New Brunswick releases new five year health plan

On November 17, 2021 New Brunswick released its five year health plan, describing its various priorities for the province’s health care system for the years ahead. Read the health plan here.

APPTA Scientific Director Dr. Daniel Dutton provides a statement in response to the newly released health plan:

This is an ambitious plan with tight timelines to achieve massive improvements to the New Brunswick health care system. Many of the immediate technology-related goals are to address efficiency: patients booking appointments through central systems, health information portals, and self-scheduling for tests. These are important updates to the health care system and will likely improve its function.

Longer term goals include more offerings for virtual consultations with medical professionals and increased technology in the home to monitor individuals aging-in-place, both of which APPTA has studied. This convergence of GNB’s plan and the material we have made available is exciting to me, it’s great to see our stakeholders’ policy priorities make it into government action plans. The implementation model for these technology initiatives in the face of other funding priorities in this document will be critical to their success.Technology initiatives need to happen along with complementary initiatives that let everyone participate. Our work has highlighted non-health care sector factors related to technology that are also important to improving the health of older adults, factors like training, outreach to rural or otherwise remote areas, and appropriate income support to achieve and use these technologies. The importance of non-health care sector interventions to health was present in the GNB release “Striving for Dependable Public Health Care” discussion paper, but seems absent in this specific action plan. I hope that this plan is executed in tandem with the type of non-health sector interventions required to deliver equitable care in the province, which will probably require other Departments outside of Health to achieve optimal outcomes.
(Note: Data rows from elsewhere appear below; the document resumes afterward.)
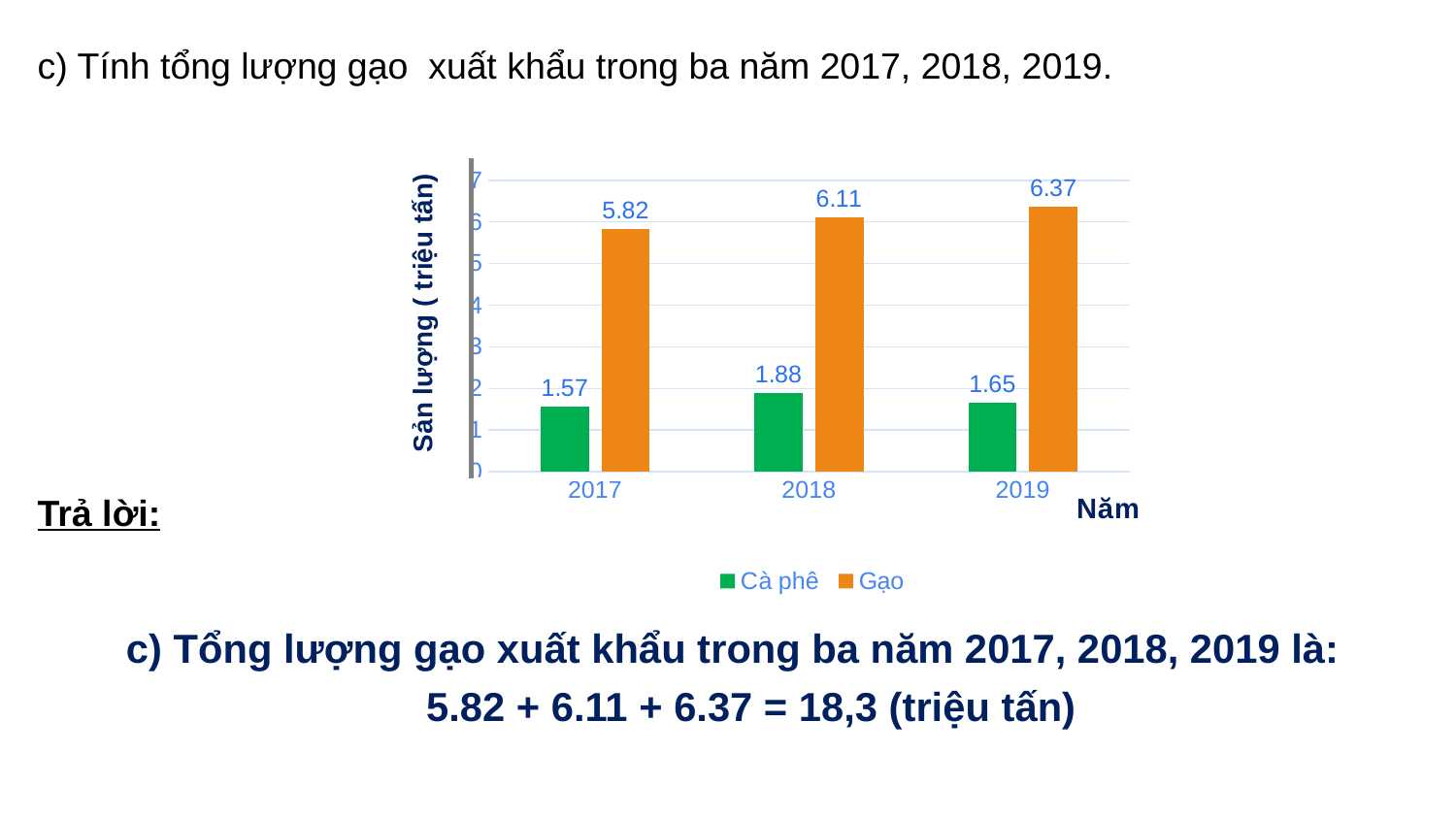
What is the difference between the Gạo values for 2019 and 2017? 0.55 How many years are shown on the x axis? 3 Which is larger: Cà phê in 2018 or Cà phê in 2019? Cà phê in 2018 How many series does the legend list? 2 What is the value for Cà phê in 2017? 1.57 What is the value for Gạo in 2018? 6.11 What is the label of the y axis? Sản lượng ( triệu tấn) In which year is the Gạo value highest? 2019 What kind of chart is shown on the slide? bar chart In which year is the Cà phê value lowest? 2017 What is the value for Cà phê in 2019? 1.65 Is the value for Gạo in 2017 greater or less than 5? greater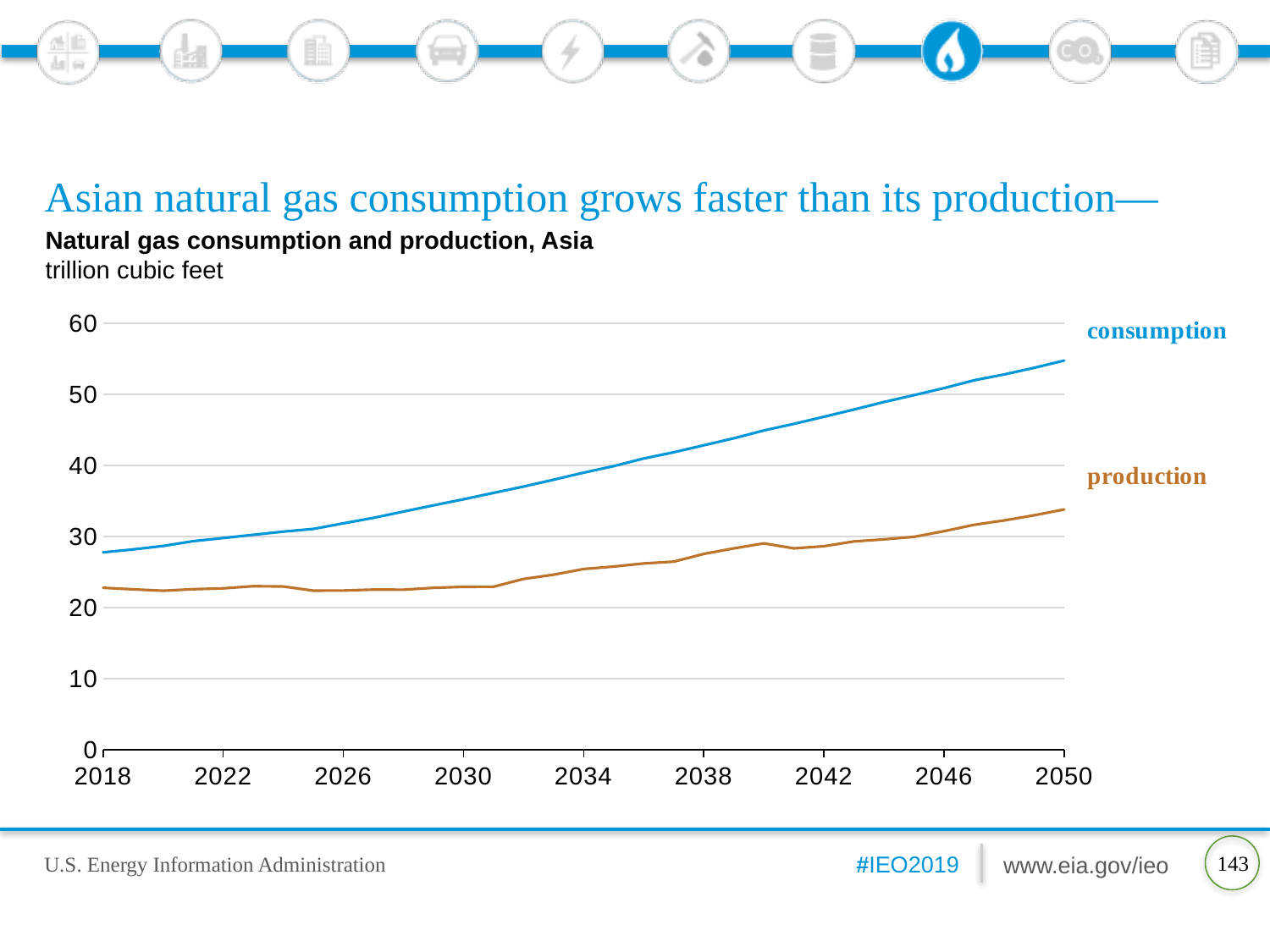
Is the value for consumption in 2034 greater or less than 30? greater Is the value for consumption in 2018 greater or less than 30? less Is the value for consumption in 2050 greater or less than 50? greater What are the two series plotted on the chart? consumption and production Which series is higher in 2050, consumption or production? consumption What unit is used on the chart's y axis? trillion cubic feet How many series does the chart show? 2 What kind of chart is shown on the slide? line chart Does consumption rise or fall from 2018 to 2050? rise Which series is lower throughout the period shown? production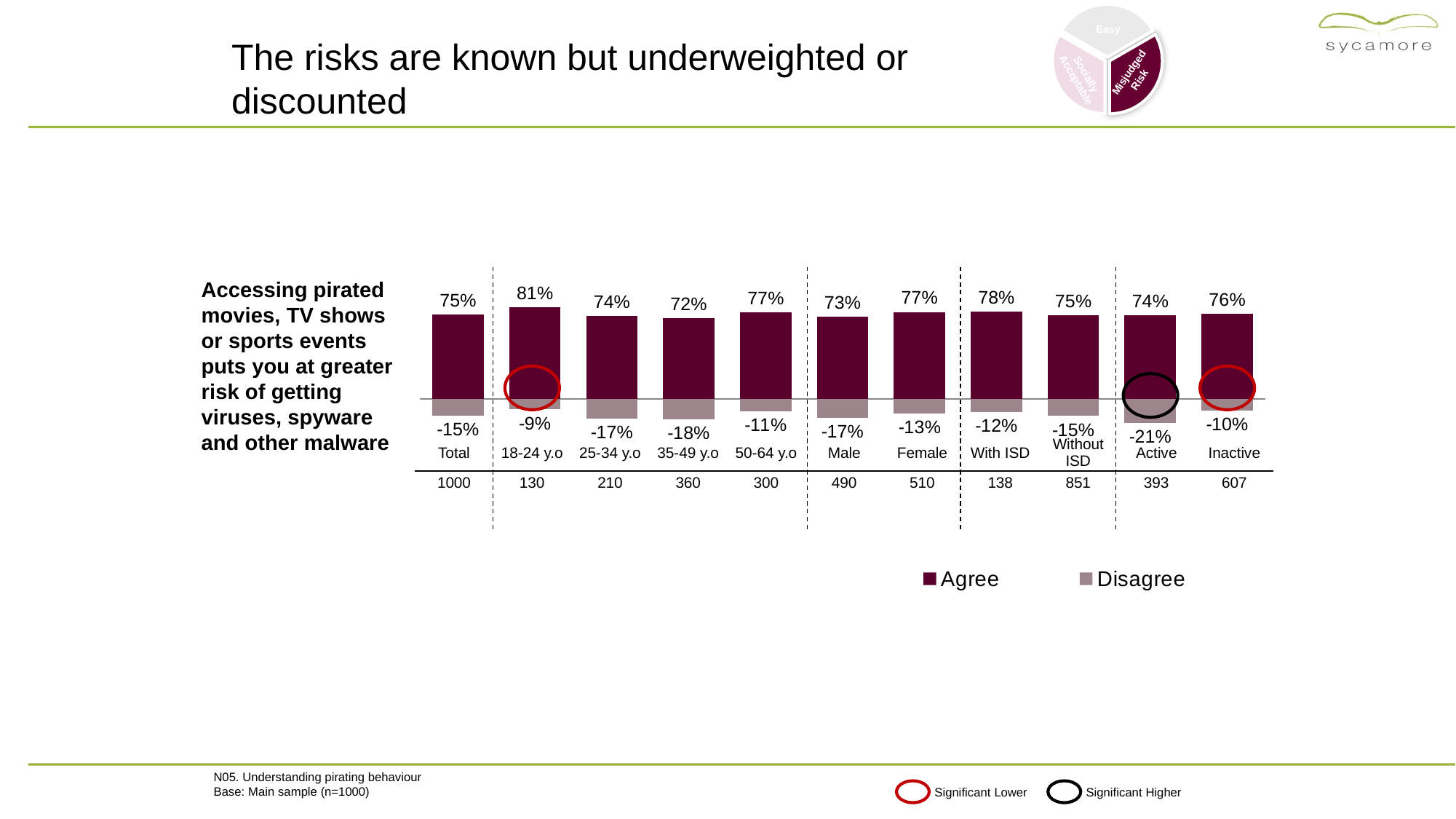
What is the Agree value for the 18-24 y.o group? 81% What is the difference between the Agree values for With ISD and Without ISD? 3% What is the base size (n) shown for the Without ISD group? 851 How many groups are shown on the x axis of the chart? 11 What is the Disagree value for Female? -13% What kind of chart is shown on the slide? Bar chart What is the Disagree value for the Active group? -21% Which has a higher Agree value, Active or Inactive? Inactive Which group has the lowest Agree value? 35-49 y.o How many series does the legend list? 2 What is the Agree value for Male? 73% Which group has the highest Agree value? 18-24 y.o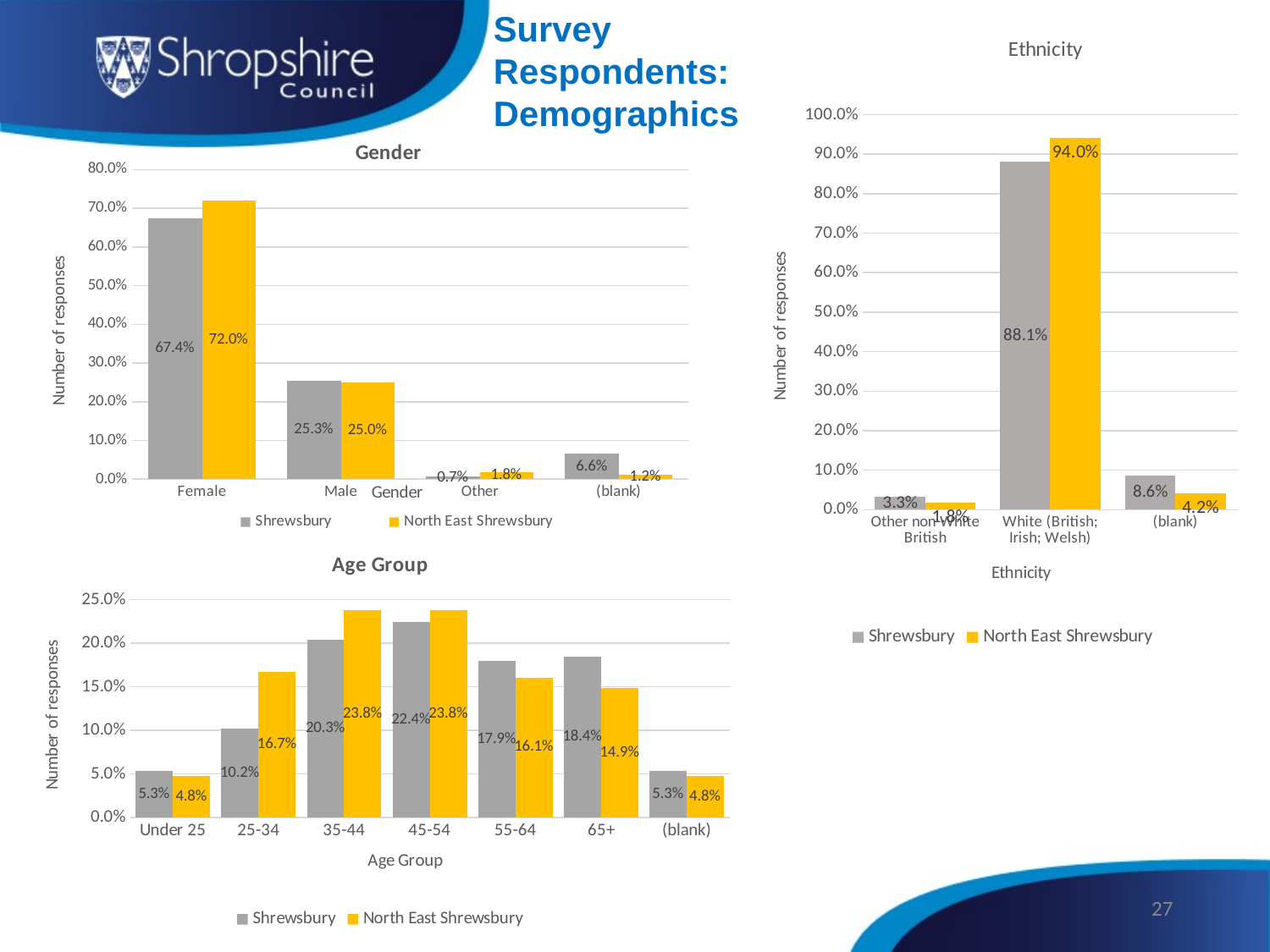
In the Gender chart, what is the difference between the Shrewsbury and North East Shrewsbury values for Female? 4.6% In the Gender chart, what is the value for Female in the Shrewsbury series? 67.4% In the Age Group chart, which is larger for 65+: the Shrewsbury value or the North East Shrewsbury value? Shrewsbury In the Age Group chart, which age group has the highest Shrewsbury value? 45-54 In the Gender chart, what is the value for Male in the North East Shrewsbury series? 25.0% In the Ethnicity chart, what is the difference between the Shrewsbury and North East Shrewsbury values for (blank)? 4.4% How many series does the legend of the Ethnicity chart list? 2 In the Age Group chart, what is the North East Shrewsbury value for 25-34? 16.7% In the Age Group chart, how many categories are shown on the x axis? 7 In the Gender chart, which category has the lowest Shrewsbury value? Other What type of chart is the Ethnicity chart? Bar chart In the Ethnicity chart, what is the North East Shrewsbury value for White (British; Irish; Welsh)? 94.0%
In Canada, health care is a unique industry, it is the only one where technology is a cost-driver. This plan highlights opportunities for technology adoption to save public health care dollars as part of a larger reform, while holds great promise. Our work continues to inform policymakers across the country and if NB has potential to show the benefits of technology adoption on a scale that we rarely observe; other jurisdictions will be watching how this rolls out and it promises to be an interesting initiative.